Reporting in Cell, scientists were able to extend the lifespan of mice that carry a genetic mutation that causes premature aging. The scientists reprogrammed the epigenetic tags carried in the genome of the mouse, which both reduced many symptoms of aging and increased their lifespan from 18 to 24 weeks on average. The results of this work suggest that epigenetics exerts an influence on the aging process that might be changeable. The work is discussed in the following video.
"We did not correct the mutation that causes premature aging in these mice," explained lead investigator Juan Carlos Izpisua Belmonte, a Professor at the Salk Institute of Biological Science's Gene Expression Laboratory. "We altered aging by changing the epigenome, suggesting that aging is a plastic process."
While there have been attempts to tinker with lifespan in mice before, the result caused extensive tumor development or sudden death. In this breakthrough work in a live animal, the Salk research team performed a partial reprogramming of cells. Cellular reprogramming makes an adult cell turn into an induced pluripotent stem cell – a kind of cell that has the power to become any kind of cell in the body. The reprogramming process involves expressing four transcription factors, proteins that cause the expression of other genes; in the case of iPSCs they are referred to as Yamanaka factors for the scientist Shinya Yamanaka, who won a Nobel for his work in developing this technique.
The researchers in this work wanted only a partial reprogramming; rather than inducing the expression of Yamanaka factors for the two to three weeks that is typical, they instead only went for two to four days. The cells did not reach a state of pluripotency as in iPSCs and remained specialized. However, dysfunction caused by aging was reduced in cells; there was a restoration of nuclear structure and less cumulative DNA damage. "These changes are the result of epigenetic remodeling in the cell," said Izpisua Belmonte. Tumors and death did not result from this method, only a lengthening of lifespan.
"We were surprised and excited to see that we were able to prolong the lifespan by in vivo reprogramming," said the co-first author of the study, Pradeep Reddy.
Throughout life, environmental influences have an effect on the epigenome, which effects genetic expression in turn. "During aging, marks are added, removed, and modified," explained co-first author Alejandro Ocampo. "It's clear that the epigenome is changing as we get older."
The partial induction of Yamanaka factors occurred in the entire organisms, and several organs were improved as a result.
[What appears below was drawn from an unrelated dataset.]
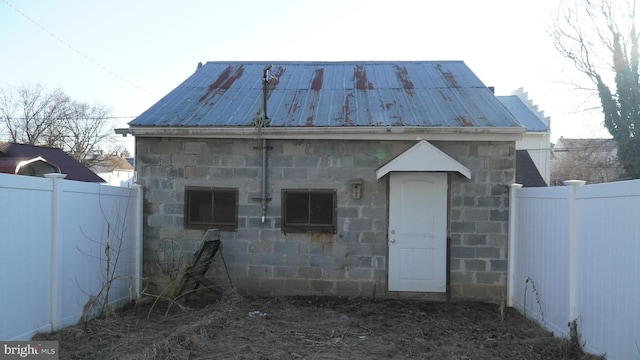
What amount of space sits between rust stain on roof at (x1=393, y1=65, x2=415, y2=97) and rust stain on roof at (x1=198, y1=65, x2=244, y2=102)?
3439mm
The appearance of tissue from skin, stomach, spleen and kidney was improved, and the cardiovascular system - a common failure in aged mice - had a better structure and function. "It is difficult to say specifically why the animal lives longer," said co-first author Paloma Martinez-Redondo. "But we know that the expression of these factors is inducing changes in the epigenome, and those are leading to benefits at the cellular and organismal level."
The team also wanted to see how this technique looked when applied to an injury. In a mouse model, muscle tissue and beta cells of the pancreas showed enhanced regeneration from the partial cellular reprogramming technique.
The researchers would like to continue this work to look at exactly what happens to the epigenome. "We need to go back and explore which marks are changing and driving the aging process," concluded Izpisua Belmonte.